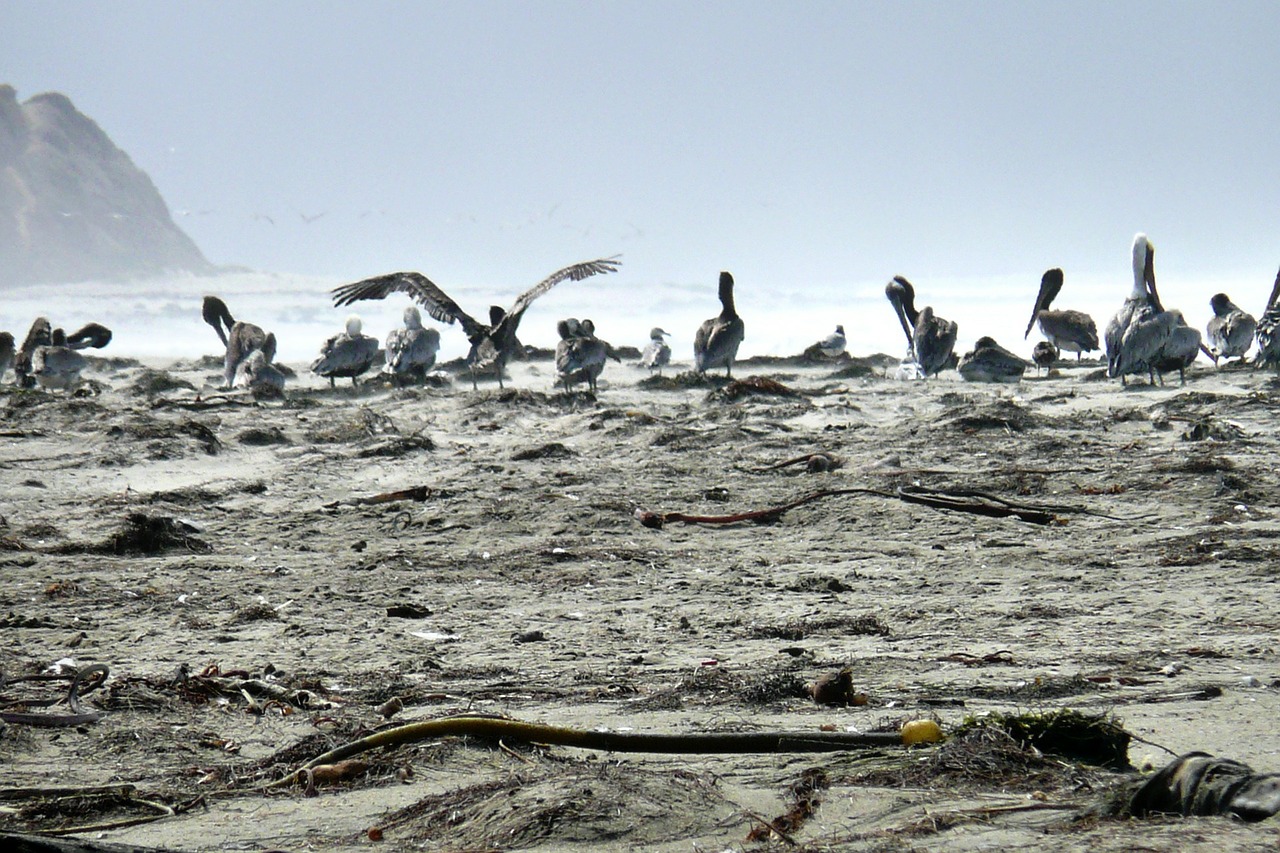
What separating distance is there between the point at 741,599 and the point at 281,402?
1115 cm

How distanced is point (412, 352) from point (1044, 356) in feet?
30.9

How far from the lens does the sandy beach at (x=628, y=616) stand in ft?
9.61

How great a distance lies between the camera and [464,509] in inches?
319

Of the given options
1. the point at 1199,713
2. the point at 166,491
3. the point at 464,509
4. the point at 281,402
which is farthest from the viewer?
the point at 281,402

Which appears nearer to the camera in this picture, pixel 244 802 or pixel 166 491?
pixel 244 802

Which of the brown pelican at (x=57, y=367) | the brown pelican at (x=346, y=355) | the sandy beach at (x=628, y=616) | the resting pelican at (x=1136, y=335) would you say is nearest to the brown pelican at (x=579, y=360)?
the brown pelican at (x=346, y=355)

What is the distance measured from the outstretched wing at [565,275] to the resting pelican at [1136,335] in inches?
252

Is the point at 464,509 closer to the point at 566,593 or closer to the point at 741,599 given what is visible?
the point at 566,593

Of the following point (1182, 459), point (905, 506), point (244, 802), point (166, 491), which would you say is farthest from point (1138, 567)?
point (166, 491)

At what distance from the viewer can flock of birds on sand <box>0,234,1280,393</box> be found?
15.4 metres

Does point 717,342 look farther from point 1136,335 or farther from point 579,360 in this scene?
point 1136,335

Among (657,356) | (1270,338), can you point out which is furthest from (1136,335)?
(657,356)

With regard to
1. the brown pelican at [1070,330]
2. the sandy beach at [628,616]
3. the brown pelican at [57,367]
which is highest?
the brown pelican at [1070,330]

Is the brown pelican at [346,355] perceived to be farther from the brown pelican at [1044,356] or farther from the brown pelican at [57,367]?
the brown pelican at [1044,356]
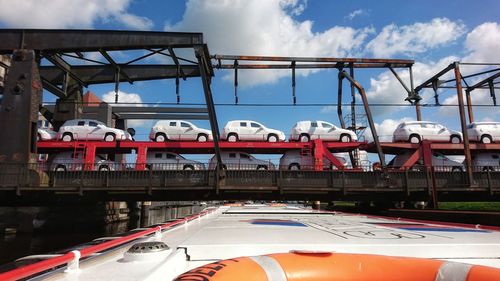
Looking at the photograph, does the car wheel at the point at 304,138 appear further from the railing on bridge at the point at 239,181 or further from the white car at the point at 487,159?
the white car at the point at 487,159

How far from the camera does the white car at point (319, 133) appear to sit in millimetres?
22359

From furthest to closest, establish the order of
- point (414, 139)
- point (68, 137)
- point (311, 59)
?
point (311, 59) < point (414, 139) < point (68, 137)

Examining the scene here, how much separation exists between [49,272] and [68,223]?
22720mm

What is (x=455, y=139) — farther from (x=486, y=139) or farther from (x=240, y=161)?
(x=240, y=161)

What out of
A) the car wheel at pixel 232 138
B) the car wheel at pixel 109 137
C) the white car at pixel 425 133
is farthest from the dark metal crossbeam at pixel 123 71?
the white car at pixel 425 133

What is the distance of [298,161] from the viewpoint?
22.0m

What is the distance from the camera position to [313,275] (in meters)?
2.43

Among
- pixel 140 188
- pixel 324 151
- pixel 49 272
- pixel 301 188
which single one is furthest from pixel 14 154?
pixel 49 272

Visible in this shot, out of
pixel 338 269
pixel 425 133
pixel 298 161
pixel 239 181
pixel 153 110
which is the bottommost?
pixel 338 269

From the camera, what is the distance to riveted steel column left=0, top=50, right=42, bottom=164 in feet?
57.6

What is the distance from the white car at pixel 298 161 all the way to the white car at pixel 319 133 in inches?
39.1

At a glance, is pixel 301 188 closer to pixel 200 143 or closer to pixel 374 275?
pixel 200 143

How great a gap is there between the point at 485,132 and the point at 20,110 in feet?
89.6

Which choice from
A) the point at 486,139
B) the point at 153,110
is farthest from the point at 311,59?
the point at 153,110
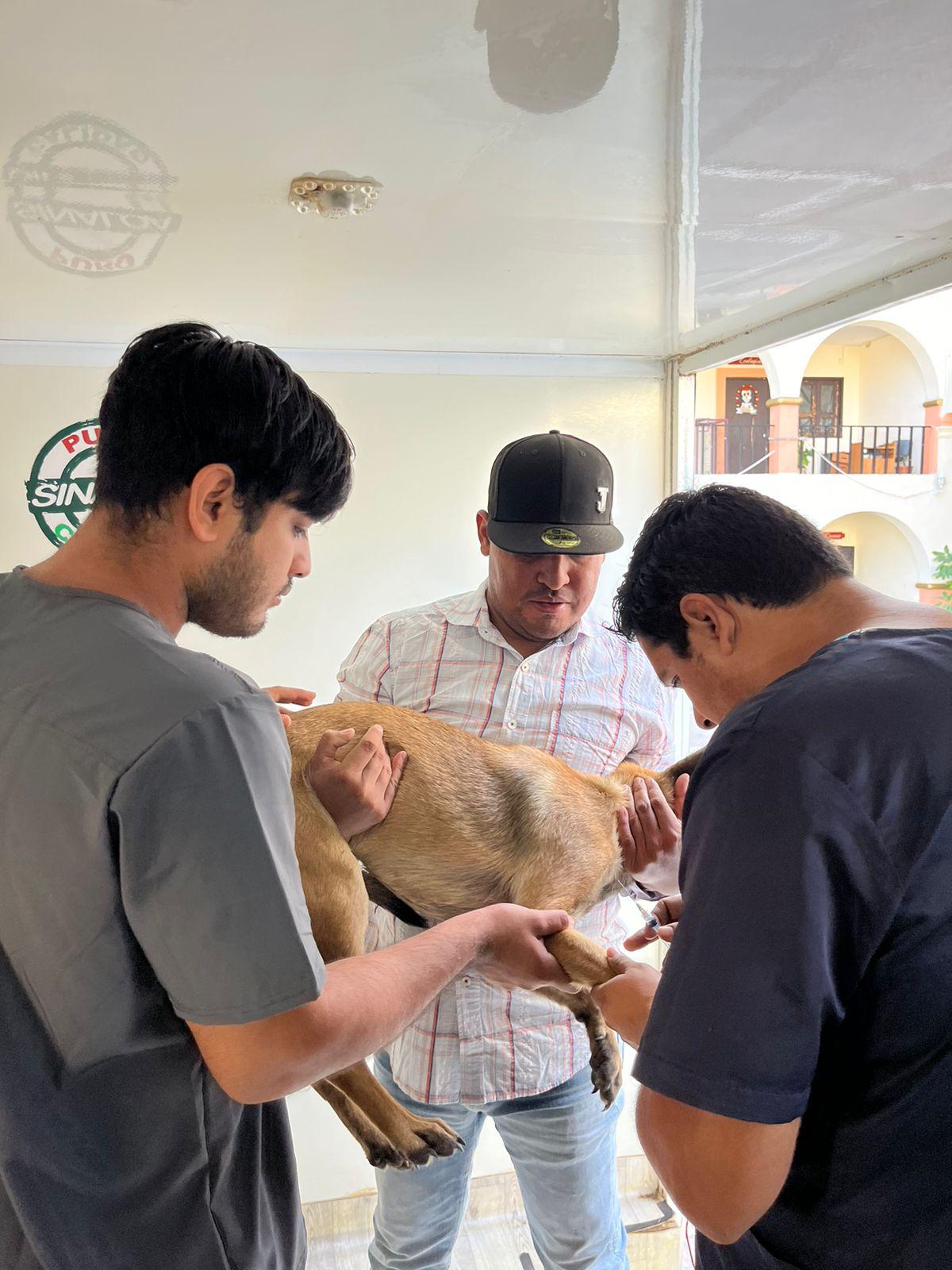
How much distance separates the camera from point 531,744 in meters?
2.39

########

● **TASK BRIEF**
Transcribe the records above exactly, omitting every picture they contain.

● **THE RESPONSE**
What separating distance is there between the point at 741,599 and the point at 281,402?
1115 cm

How distanced is point (412, 352) from point (1044, 356) in feet?
30.9

How far from the lens does the sandy beach at (x=628, y=616) stand in ft?
9.61

How great a distance lies between the camera and [464,509] in inches?
319

Of the given options
1. the point at 1199,713
2. the point at 166,491
3. the point at 464,509
4. the point at 281,402
which is farthest from the viewer?
the point at 281,402

Which appears nearer to the camera in this picture, pixel 244 802 or pixel 166 491?
pixel 244 802

Which of the brown pelican at (x=57, y=367) | the brown pelican at (x=346, y=355) | the sandy beach at (x=628, y=616) | the resting pelican at (x=1136, y=335) would you say is nearest to the brown pelican at (x=579, y=360)?
the brown pelican at (x=346, y=355)

What is the distance measured from the outstretched wing at [565,275] to the resting pelican at [1136,335] in inches?
252

Is the point at 464,509 closer to the point at 566,593 or closer to the point at 741,599 given what is visible?
the point at 566,593

Of the following point (1182, 459), point (905, 506), point (244, 802), point (166, 491), which would you say is farthest from point (1138, 567)?
point (166, 491)

At what distance from the viewer can flock of birds on sand <box>0,234,1280,393</box> be found?
15.4 metres

Does point 717,342 look farther from point 1136,335 or farther from point 579,360 in this scene?
point 1136,335

Among (657,356) | (1270,338), can you point out which is furthest from (1136,335)?
(657,356)

With regard to
1. the brown pelican at [1070,330]
2. the sandy beach at [628,616]
3. the brown pelican at [57,367]
which is highest?
the brown pelican at [1070,330]

Is the brown pelican at [346,355] perceived to be farther from the brown pelican at [1044,356] or farther from the brown pelican at [57,367]?
the brown pelican at [1044,356]
Looking at the photograph, does the car wheel at the point at 304,138 appear further from the railing on bridge at the point at 239,181 or further from the white car at the point at 487,159?
the white car at the point at 487,159

How far from the camera does the white car at point (319, 133) appear to sit in millimetres?
22359

From furthest to closest, establish the order of
- point (414, 139)
- point (68, 137)
- point (311, 59)
?
point (311, 59) < point (414, 139) < point (68, 137)

Examining the scene here, how much separation exists between [49,272] and [68,223]?
22720mm

What is (x=455, y=139) — farther from (x=486, y=139) or farther from (x=240, y=161)?
(x=240, y=161)

What out of
A) the car wheel at pixel 232 138
B) the car wheel at pixel 109 137
C) the white car at pixel 425 133
is farthest from the dark metal crossbeam at pixel 123 71?
the white car at pixel 425 133

What is the distance of [298,161] from the viewpoint?
22.0m

What is the distance from the camera position to [313,275] (in meters)?
2.43

Among
- pixel 140 188
- pixel 324 151
- pixel 49 272
- pixel 301 188
which single one is furthest from pixel 14 154?
pixel 49 272

Visible in this shot, out of
pixel 338 269
pixel 425 133
pixel 298 161
pixel 239 181
pixel 153 110
which is the bottommost?
pixel 338 269

From the camera, what is the distance to riveted steel column left=0, top=50, right=42, bottom=164 in feet?
57.6

What is the distance from the white car at pixel 298 161 all the way to the white car at pixel 319 133 in inches?
39.1

At a glance, is pixel 301 188 closer to pixel 200 143 or closer to pixel 374 275?
pixel 200 143

How great a gap is there between the point at 485,132 and the point at 20,110 in feet?
89.6

Which choice from
A) the point at 486,139
B) the point at 153,110
is farthest from the point at 311,59?
the point at 153,110
How much distance separates the camera from point 531,744 in meters?
2.39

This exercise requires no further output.